5. Gelet op de aanleiding voor de indiening van het wrakingsverzoek en de door verzoeker gebruikte argumenten, in combinatie met het gegeven dat verzoeker uit eerdere van hem behandelde wrakingsverzoeken bekend is dat het wrakingsinstrument niet is bedoeld voor het aanvechten van procedurele beslissingen, wordt geconcludeerd dat verzoeker misbruik maakt van de mogelijkheid wrakingsverzoeken in te dienen. Er is dan ook aanleiding gebruik te maken van de in artikel 8:18, vierde lid, van de Awb gegeven bevoegdheid om te beslissen dat een volgend verzoek van verzoeker om wraking in dit hoger beroep niet in behandeling wordt genomen.

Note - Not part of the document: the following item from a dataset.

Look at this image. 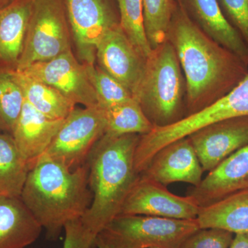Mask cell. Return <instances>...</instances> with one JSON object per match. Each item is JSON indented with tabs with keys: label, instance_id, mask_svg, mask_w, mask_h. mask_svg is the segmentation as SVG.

6. Nu het verzoek wordt afgewezen is er voor een proceskostenveroordeling geen aanleiding.
BESLISSING
De Centrale Raad van Beroep
- wijst het verzoek om wraking af;
- bepaalt dat een volgend verzoek om wraking in dit hoger beroep niet in behandeling wordt
genomen.
Deze uitspraak is gedaan door W.H. Bel als voorzitter en E.J.M. Heijs en J.F. Bandringa als leden, in tegenwoordigheid van C. Moustaine als griffier. De beslissing is uitgesproken in het openbaar op 4 augustus 2015.